Supplied entries:
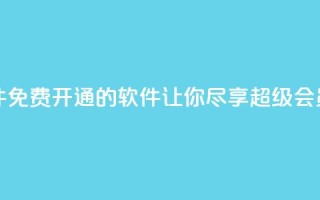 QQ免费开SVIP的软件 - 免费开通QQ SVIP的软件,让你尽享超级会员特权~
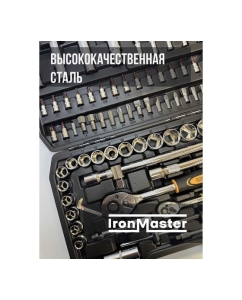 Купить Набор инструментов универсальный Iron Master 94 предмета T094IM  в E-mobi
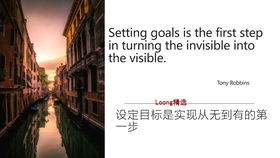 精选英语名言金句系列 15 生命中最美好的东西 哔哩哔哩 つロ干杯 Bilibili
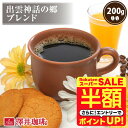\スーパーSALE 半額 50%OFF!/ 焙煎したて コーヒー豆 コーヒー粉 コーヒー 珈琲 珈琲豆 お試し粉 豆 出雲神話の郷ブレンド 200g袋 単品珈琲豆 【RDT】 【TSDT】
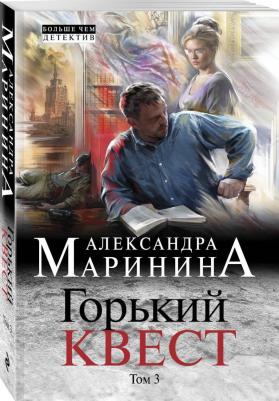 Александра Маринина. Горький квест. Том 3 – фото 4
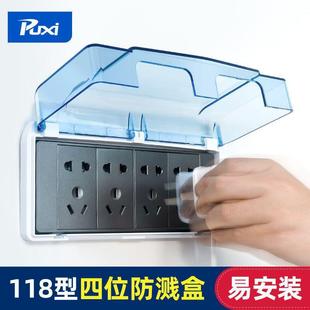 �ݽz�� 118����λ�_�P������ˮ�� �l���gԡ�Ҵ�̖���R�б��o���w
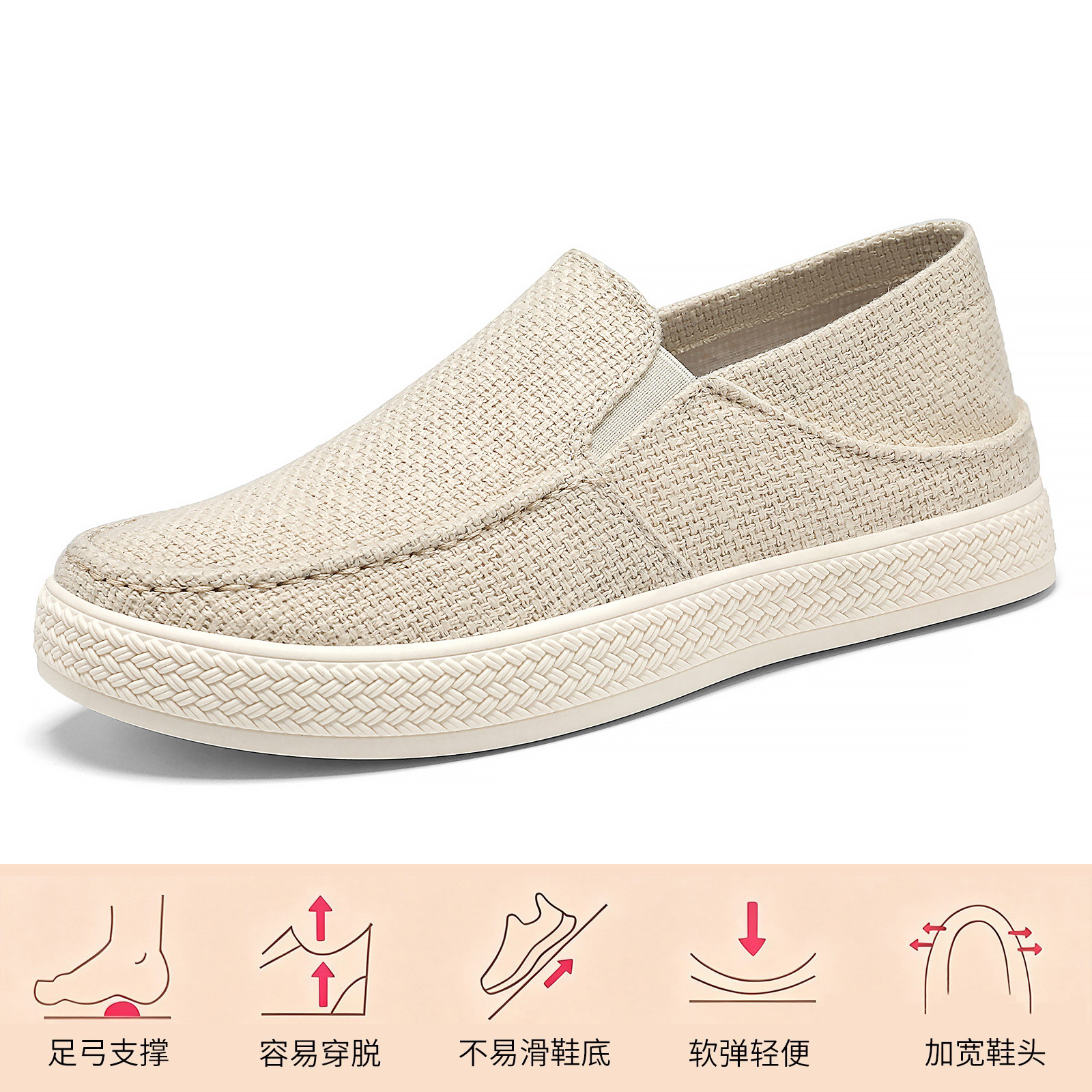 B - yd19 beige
==
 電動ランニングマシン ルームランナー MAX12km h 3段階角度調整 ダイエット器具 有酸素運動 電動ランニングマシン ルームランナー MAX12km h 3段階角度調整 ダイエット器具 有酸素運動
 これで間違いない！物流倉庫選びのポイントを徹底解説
---
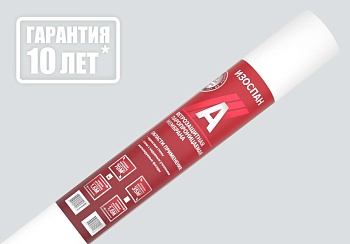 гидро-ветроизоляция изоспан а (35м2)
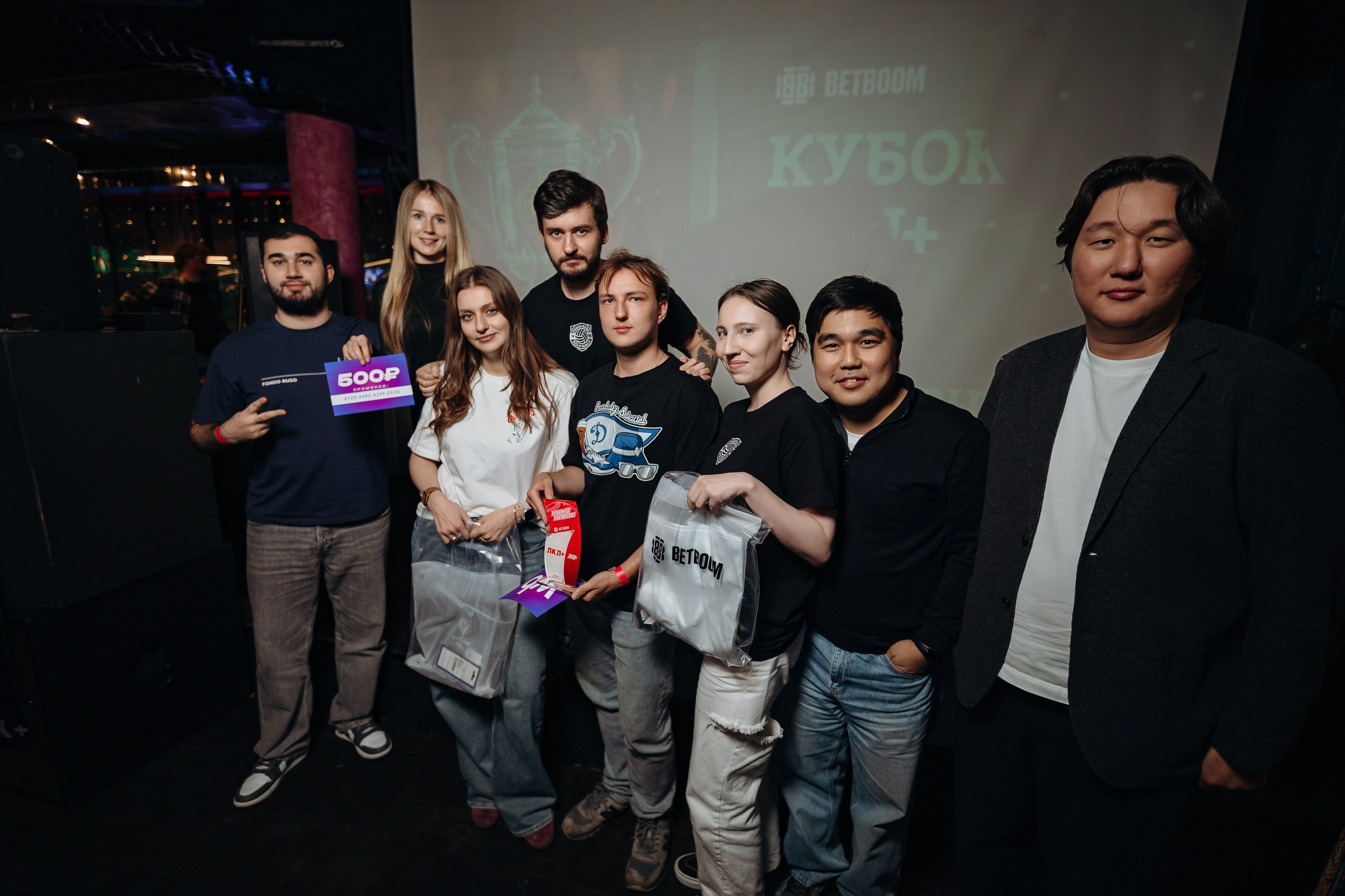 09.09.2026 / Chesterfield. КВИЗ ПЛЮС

Prompt:
Nothing outside the stretch above, from the line with "QQ免费开SVIP的软件 - 免费开通QQ SVIP的软件,让你尽享超级会员特权~" through the line with "B - yd19 beige", is set down. Transcribe that stretch exactly, ends included, but not its pictures.

Answer to this exercise:
 QQ免费开SVIP的软件 - 免费开通QQ SVIP的软件,让你尽享超级会员特权~
 Купить Набор инструментов универсальный Iron Master 94 предмета T094IM  в E-mobi
 精选英语名言金句系列 15 生命中最美好的东西 哔哩哔哩 つロ干杯 Bilibili
\スーパーSALE 半額 50%OFF!/ 焙煎したて コーヒー豆 コーヒー粉 コーヒー 珈琲 珈琲豆 お試し粉 豆 出雲神話の郷ブレンド 200g袋 単品珈琲豆 【RDT】 【TSDT】
 Александра Маринина. Горький квест. Том 3 – фото 4
 �ݽz�� 118����λ�_�P������ˮ�� �l���gԡ�Ҵ�̖���R�б��o���w
 B - yd19 beige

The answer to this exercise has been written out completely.